I looked over his shoulder at the computer. “What can you do with that?”
He shrugged. “Well, once it’s digitized, you can start changing things. Say there’s a baby crying in the church. You can separate that sound and take it out. Or if the altos are too loud, or the sopranos are too soft, you can fix that. You EQ the sound. That means you equalize it. You make everything all beautiful and even. We have compressors, which kind of . . . squash . . . the sound a little bit; it fine-tunes everything, squashes the loud sections and brings up what’s too quiet. You can clear up any static. Or extraneous noises.” He leaned back and laced his fingers behind his head. “We have this one machine, it’s called CEDAR—that’s Computer Enhanced Digital Audio Restoration. It clears up poor sounds, filters out stuff. We used it to help out the FBI a couple of years ago. They had this tape, like on an answering machine, and there was some kind of stuff going on in the background. Like an airport terminal, or something. We cleaned it up and pulled up the station sounds, took out the other stuff.”
“Like in The Fugitive.”
“Yeah. Just like.”
“Where was he? The guy on the answering machine.”
“Oh. Somewhere out of the country. Sweden. Norway.”
“If you have a DAT with someone’s voice on it, can you change the words around? Make it say something it didn’t?”
“Sure. It’s like that software program, Photoshop. You put in a picture, and then you can add or subtract things, tweak the colors, that sort of thing.

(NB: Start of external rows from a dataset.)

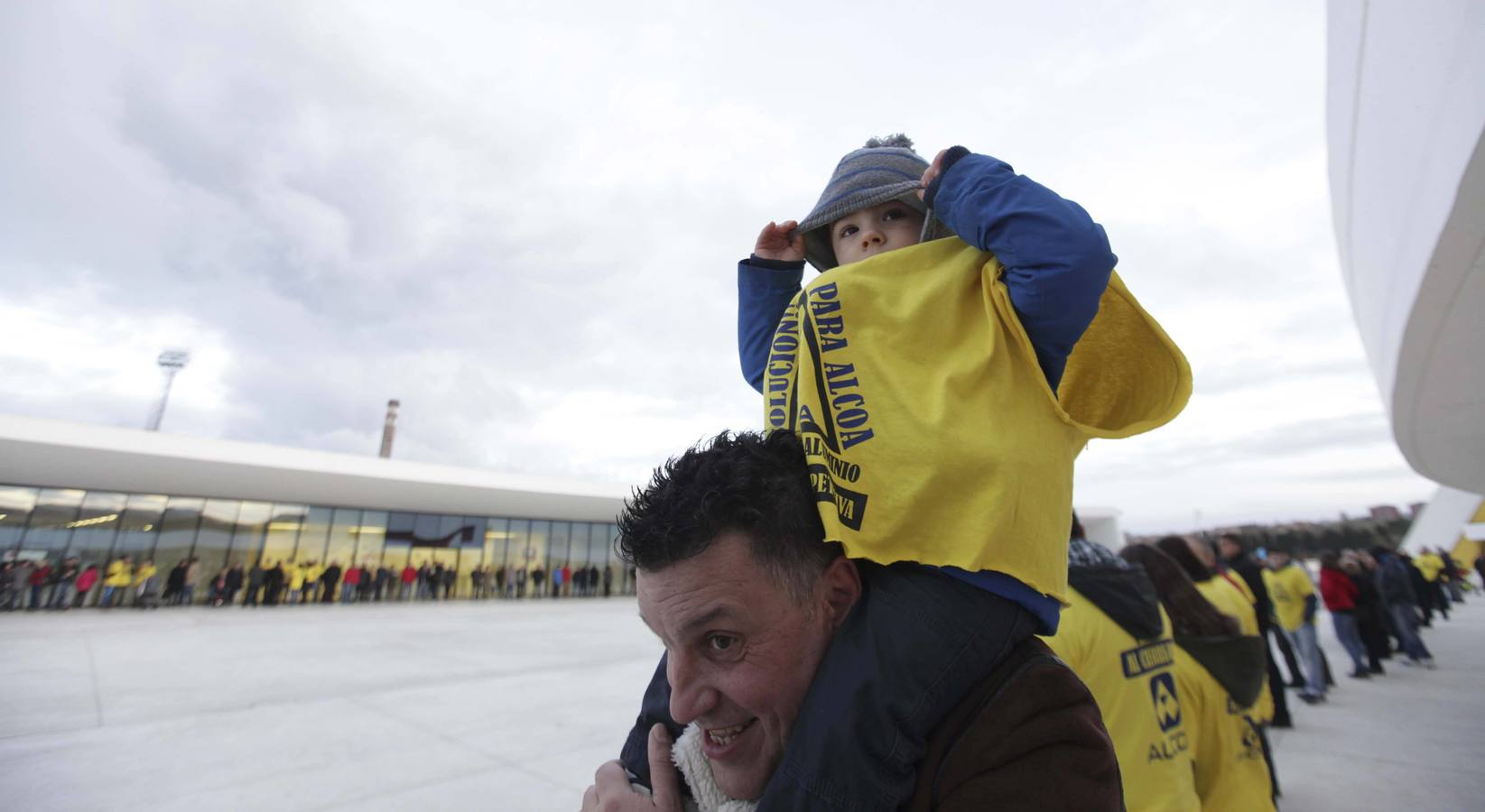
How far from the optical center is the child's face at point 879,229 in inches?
55.4

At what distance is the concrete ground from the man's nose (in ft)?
10.0

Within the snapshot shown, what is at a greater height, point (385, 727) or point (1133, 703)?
point (1133, 703)

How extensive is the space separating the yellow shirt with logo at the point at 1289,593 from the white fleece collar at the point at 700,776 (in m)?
9.04

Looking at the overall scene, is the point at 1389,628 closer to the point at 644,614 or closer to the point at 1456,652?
the point at 1456,652

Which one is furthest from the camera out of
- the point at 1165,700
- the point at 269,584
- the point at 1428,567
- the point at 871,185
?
the point at 269,584

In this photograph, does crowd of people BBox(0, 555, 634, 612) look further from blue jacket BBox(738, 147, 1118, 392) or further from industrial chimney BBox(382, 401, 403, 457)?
blue jacket BBox(738, 147, 1118, 392)

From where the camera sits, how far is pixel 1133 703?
2154 millimetres

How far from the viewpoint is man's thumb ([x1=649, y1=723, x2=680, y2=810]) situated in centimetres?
115

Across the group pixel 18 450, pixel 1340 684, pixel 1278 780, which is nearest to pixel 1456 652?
pixel 1340 684

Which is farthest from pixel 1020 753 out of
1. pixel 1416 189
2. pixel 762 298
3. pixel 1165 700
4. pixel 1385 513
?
pixel 1385 513

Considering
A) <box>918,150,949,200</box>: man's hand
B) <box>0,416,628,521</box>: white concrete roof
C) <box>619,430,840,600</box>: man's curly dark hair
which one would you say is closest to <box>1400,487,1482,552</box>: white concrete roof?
<box>0,416,628,521</box>: white concrete roof

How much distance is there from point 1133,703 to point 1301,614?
7750mm

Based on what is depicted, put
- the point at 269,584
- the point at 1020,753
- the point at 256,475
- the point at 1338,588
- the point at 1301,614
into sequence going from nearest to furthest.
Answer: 1. the point at 1020,753
2. the point at 1301,614
3. the point at 1338,588
4. the point at 256,475
5. the point at 269,584

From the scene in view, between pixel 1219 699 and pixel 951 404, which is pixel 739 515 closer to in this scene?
pixel 951 404
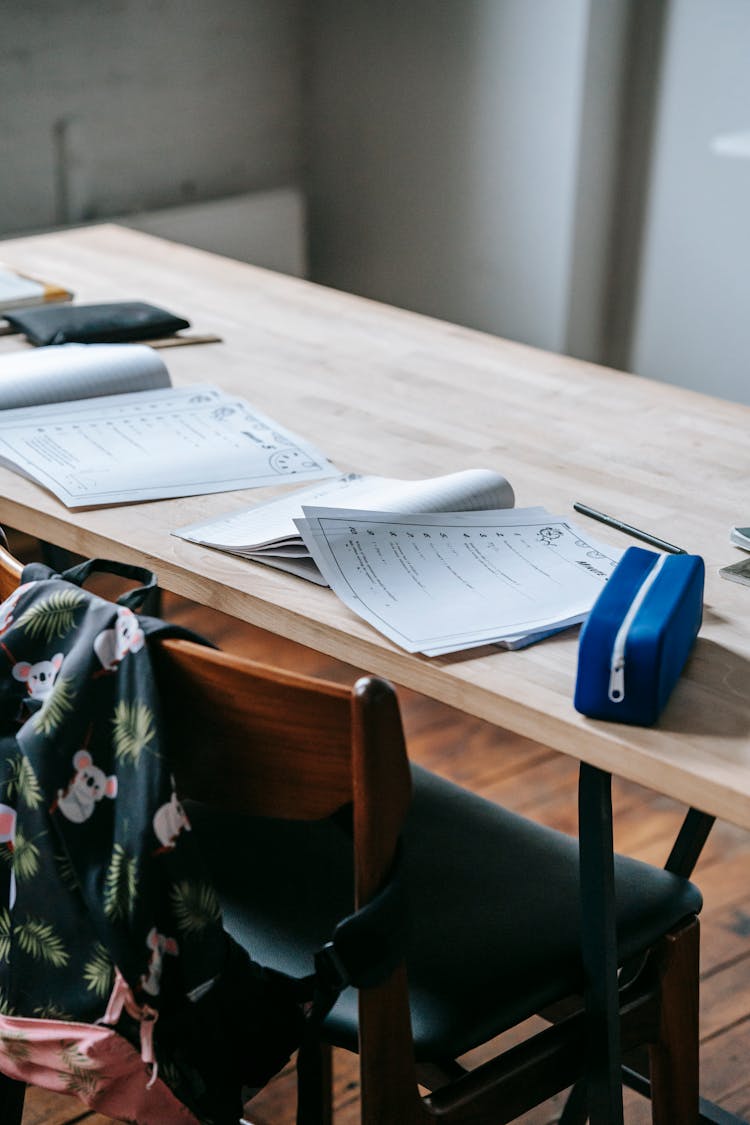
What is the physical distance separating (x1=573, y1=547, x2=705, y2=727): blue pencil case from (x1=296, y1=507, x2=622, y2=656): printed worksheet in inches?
4.4

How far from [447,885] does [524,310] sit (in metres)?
2.86

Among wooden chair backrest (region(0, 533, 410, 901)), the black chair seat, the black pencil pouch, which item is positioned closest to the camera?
wooden chair backrest (region(0, 533, 410, 901))

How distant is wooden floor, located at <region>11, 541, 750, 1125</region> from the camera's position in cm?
177

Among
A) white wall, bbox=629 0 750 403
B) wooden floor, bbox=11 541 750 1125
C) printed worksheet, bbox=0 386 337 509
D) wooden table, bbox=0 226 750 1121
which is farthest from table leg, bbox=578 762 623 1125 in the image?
white wall, bbox=629 0 750 403

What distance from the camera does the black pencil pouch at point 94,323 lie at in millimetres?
1954

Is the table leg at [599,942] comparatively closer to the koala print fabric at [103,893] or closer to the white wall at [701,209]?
the koala print fabric at [103,893]

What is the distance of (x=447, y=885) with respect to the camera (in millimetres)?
1236

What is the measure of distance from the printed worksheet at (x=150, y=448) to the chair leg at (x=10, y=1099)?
547mm

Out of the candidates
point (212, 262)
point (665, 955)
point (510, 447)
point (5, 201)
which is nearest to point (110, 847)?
point (665, 955)

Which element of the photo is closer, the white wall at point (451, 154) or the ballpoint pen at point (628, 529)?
the ballpoint pen at point (628, 529)

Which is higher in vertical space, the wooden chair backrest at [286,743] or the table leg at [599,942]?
the wooden chair backrest at [286,743]

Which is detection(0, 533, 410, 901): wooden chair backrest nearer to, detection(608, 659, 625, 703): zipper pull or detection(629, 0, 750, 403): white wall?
detection(608, 659, 625, 703): zipper pull

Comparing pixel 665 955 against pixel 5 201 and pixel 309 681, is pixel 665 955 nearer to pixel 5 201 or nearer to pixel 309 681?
pixel 309 681

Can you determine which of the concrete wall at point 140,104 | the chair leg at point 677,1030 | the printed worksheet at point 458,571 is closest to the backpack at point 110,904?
the printed worksheet at point 458,571
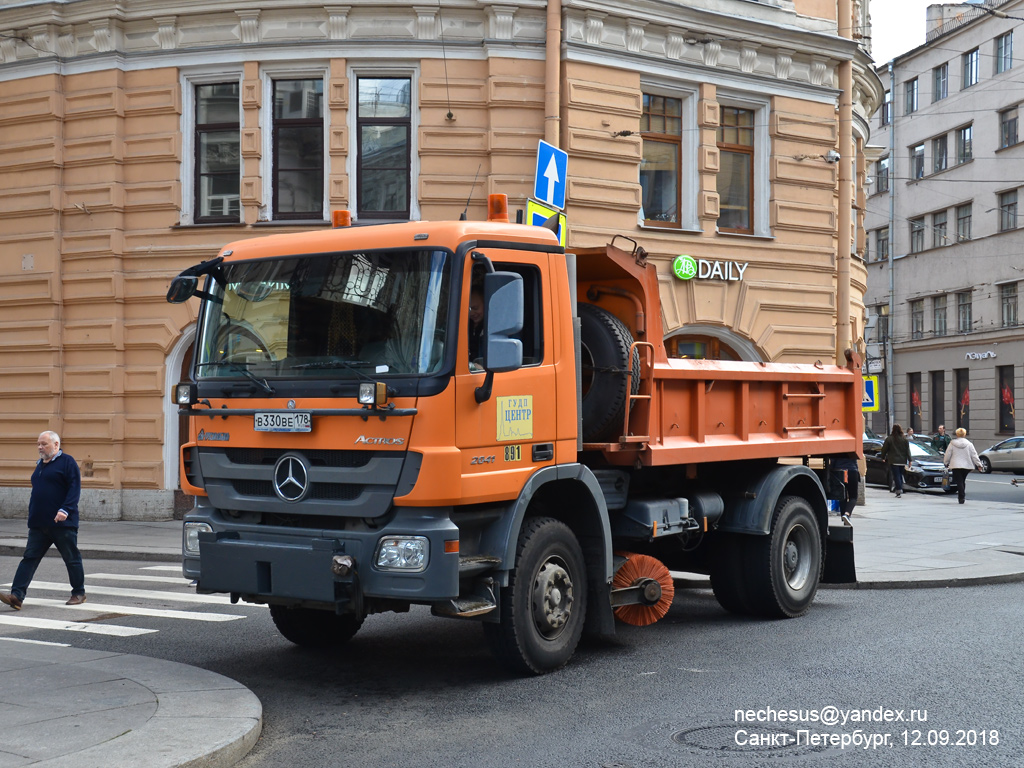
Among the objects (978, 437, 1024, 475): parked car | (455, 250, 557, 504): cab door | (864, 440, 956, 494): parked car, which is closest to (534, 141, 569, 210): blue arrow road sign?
(455, 250, 557, 504): cab door

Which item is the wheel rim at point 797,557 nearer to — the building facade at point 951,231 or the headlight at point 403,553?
the headlight at point 403,553

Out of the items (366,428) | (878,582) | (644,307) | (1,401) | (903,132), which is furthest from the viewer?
(903,132)

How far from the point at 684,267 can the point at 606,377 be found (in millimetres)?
10231

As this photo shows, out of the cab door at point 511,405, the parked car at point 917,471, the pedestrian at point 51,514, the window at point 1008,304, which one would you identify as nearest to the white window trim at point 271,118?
the pedestrian at point 51,514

Well, it’s the same with sound. There’s software designed just for editing, and you can do pretty much anything you want to with it.”
“And the pitch?”
He frowned. “I don’t know what you mean.”
I grimaced, trying to find the right words. “Well, if I say ‘my bitch is about to have puppies,’ and ‘that horse is getting too fat,’ and ‘Aries was the Greek god of war,’ and somebody turns that into, ‘My God, that bitch is fat!’, wouldn’t the inflections be all off?”